Lay out every line of the material below as a JSON list of strings, one string per line, omitting blank lines. Leave the pictures out of your answer.

━━ TASK INPUTS

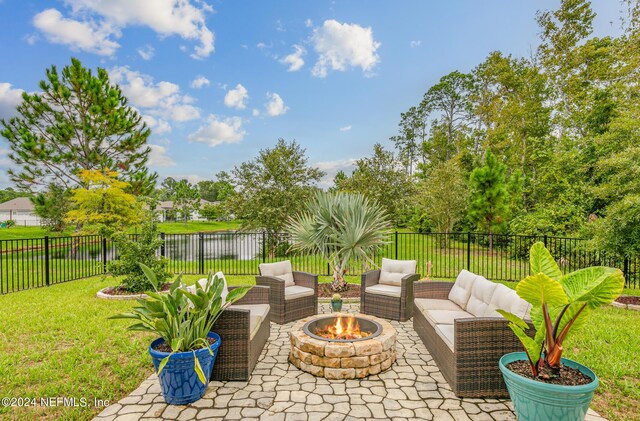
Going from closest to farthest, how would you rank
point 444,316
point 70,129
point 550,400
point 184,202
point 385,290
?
point 550,400, point 444,316, point 385,290, point 70,129, point 184,202

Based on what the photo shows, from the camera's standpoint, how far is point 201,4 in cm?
757

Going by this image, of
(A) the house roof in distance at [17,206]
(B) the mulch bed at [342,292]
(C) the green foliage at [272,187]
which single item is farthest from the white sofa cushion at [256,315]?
(A) the house roof in distance at [17,206]

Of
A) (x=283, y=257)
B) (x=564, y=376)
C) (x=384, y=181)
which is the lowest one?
(x=283, y=257)

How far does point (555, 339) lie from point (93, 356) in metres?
4.68

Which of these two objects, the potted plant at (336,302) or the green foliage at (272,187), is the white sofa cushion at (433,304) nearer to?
the potted plant at (336,302)

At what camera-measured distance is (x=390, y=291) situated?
5.18 metres

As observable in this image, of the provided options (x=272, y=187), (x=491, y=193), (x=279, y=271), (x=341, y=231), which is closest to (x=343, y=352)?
(x=279, y=271)

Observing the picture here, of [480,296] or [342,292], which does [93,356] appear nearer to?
[342,292]

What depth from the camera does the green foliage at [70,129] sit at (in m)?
13.9

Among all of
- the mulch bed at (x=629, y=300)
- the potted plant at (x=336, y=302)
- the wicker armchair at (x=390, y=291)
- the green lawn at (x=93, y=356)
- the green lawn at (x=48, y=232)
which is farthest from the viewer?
the green lawn at (x=48, y=232)

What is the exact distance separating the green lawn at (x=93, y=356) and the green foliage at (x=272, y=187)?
8.20 m

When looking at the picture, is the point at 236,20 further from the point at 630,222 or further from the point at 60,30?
the point at 630,222

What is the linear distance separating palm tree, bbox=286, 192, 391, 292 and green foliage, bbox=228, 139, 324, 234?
23.7 feet

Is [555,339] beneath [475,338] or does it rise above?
above
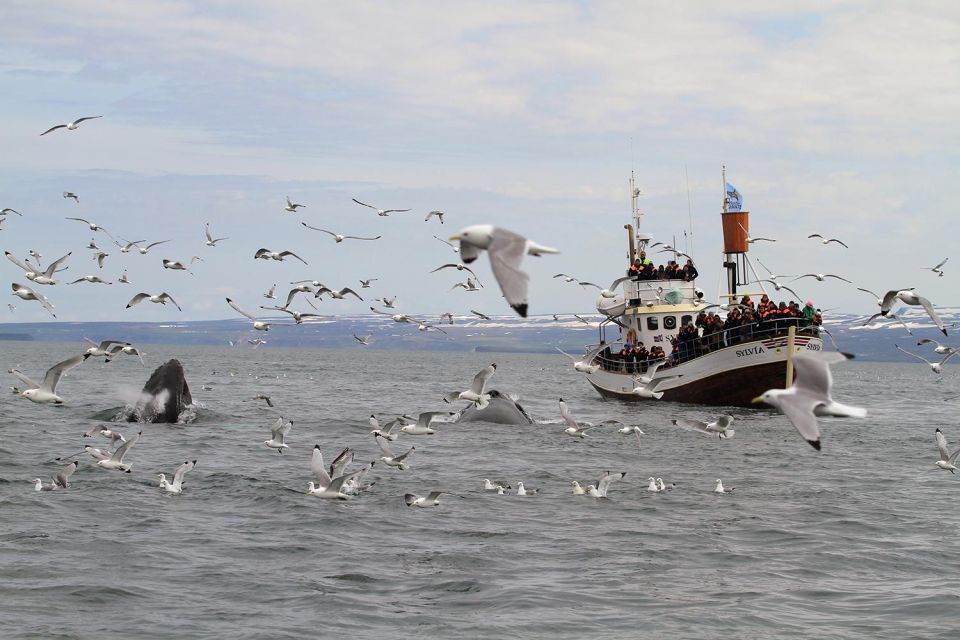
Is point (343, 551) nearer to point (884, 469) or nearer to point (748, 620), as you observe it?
point (748, 620)

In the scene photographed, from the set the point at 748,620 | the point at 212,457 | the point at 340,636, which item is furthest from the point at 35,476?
the point at 748,620

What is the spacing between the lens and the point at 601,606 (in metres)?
15.0

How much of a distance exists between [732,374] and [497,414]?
14.6m

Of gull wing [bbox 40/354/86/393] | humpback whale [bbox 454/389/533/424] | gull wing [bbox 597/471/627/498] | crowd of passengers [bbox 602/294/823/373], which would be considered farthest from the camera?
crowd of passengers [bbox 602/294/823/373]

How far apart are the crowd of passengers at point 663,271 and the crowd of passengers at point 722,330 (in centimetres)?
226

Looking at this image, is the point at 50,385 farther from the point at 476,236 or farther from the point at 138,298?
the point at 476,236

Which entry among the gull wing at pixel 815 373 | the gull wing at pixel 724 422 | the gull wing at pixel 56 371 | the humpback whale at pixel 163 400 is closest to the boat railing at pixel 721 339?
the humpback whale at pixel 163 400

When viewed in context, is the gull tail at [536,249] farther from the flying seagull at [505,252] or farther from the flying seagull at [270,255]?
the flying seagull at [270,255]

━━━━

**ANSWER TO THIS PROBLEM:**
[
  "Going from closest to farthest, how would you rank",
  "point 444,316",
  "point 70,129",
  "point 550,400",
  "point 184,202",
  "point 385,290",
  "?",
  "point 550,400, point 444,316, point 385,290, point 70,129, point 184,202",
  "Based on what the photo shows, from the camera's standpoint, how far is point 201,4 in cm?",
  "757",
  "Going by this image, of",
  "(A) the house roof in distance at [17,206]",
  "(B) the mulch bed at [342,292]",
  "(C) the green foliage at [272,187]",
  "which single item is farthest from the white sofa cushion at [256,315]?",
  "(A) the house roof in distance at [17,206]",
  "Of",
  "A) (x=283, y=257)",
  "B) (x=564, y=376)",
  "C) (x=384, y=181)",
  "which is the lowest one?",
  "(x=283, y=257)",
  "How far does point (555, 339) lie from point (93, 356) in metres?",
  "4.68",
  "Which of these two objects, the potted plant at (336,302) or the green foliage at (272,187), is the white sofa cushion at (433,304) nearer to?",
  "the potted plant at (336,302)",
  "At what camera-measured distance is (x=390, y=291) situated?",
  "5.18 metres",
  "As observable in this image, of the provided options (x=272, y=187), (x=491, y=193), (x=279, y=271), (x=341, y=231), which is closest to (x=343, y=352)?",
  "(x=279, y=271)",
  "Observing the picture here, of [480,296] or [342,292], which does [93,356] appear nearer to?",
  "[342,292]",
  "What depth from the camera does the green foliage at [70,129] sit at (in m)?",
  "13.9",
  "Among all of",
  "- the mulch bed at (x=629, y=300)",
  "- the potted plant at (x=336, y=302)",
  "- the wicker armchair at (x=390, y=291)",
  "- the green lawn at (x=93, y=356)",
  "- the green lawn at (x=48, y=232)",
  "which is farthest from the viewer?",
  "the green lawn at (x=48, y=232)",
  "What is the exact distance separating the green lawn at (x=93, y=356) and the green foliage at (x=272, y=187)?",
  "8.20 m",
  "When looking at the picture, is the point at 236,20 further from the point at 630,222 or further from the point at 60,30?",
  "the point at 630,222",
  "What is the linear distance separating palm tree, bbox=286, 192, 391, 292 and green foliage, bbox=228, 139, 324, 234?",
  "23.7 feet",
  "Is [555,339] beneath [475,338] or does it rise above?",
  "above",
  "Is point (343, 551) nearer to point (884, 469) or nearer to point (748, 620), as you observe it?",
  "point (748, 620)",
  "In the scene photographed, from the set the point at 748,620 | the point at 212,457 | the point at 340,636, which item is furthest from the point at 35,476?",
  "the point at 748,620",
  "What is the spacing between the lens and the point at 601,606 (in metres)?",
  "15.0",
  "How much of a distance exists between [732,374] and [497,414]?",
  "14.6m",
  "Of gull wing [bbox 40/354/86/393] | humpback whale [bbox 454/389/533/424] | gull wing [bbox 597/471/627/498] | crowd of passengers [bbox 602/294/823/373], which would be considered farthest from the camera?",
  "crowd of passengers [bbox 602/294/823/373]",
  "How far apart are the crowd of passengers at point 663,271 and the crowd of passengers at point 722,330 (in centimetres)?",
  "226",
  "Looking at this image, is the point at 50,385 farther from the point at 476,236 or farther from the point at 138,298?",
  "the point at 476,236",
  "Which entry among the gull wing at pixel 815 373 | the gull wing at pixel 724 422 | the gull wing at pixel 56 371 | the humpback whale at pixel 163 400 is closest to the boat railing at pixel 721 339?",
  "the humpback whale at pixel 163 400",
  "When viewed in context, is the gull tail at [536,249] farther from the flying seagull at [505,252] or farther from the flying seagull at [270,255]?",
  "the flying seagull at [270,255]"
]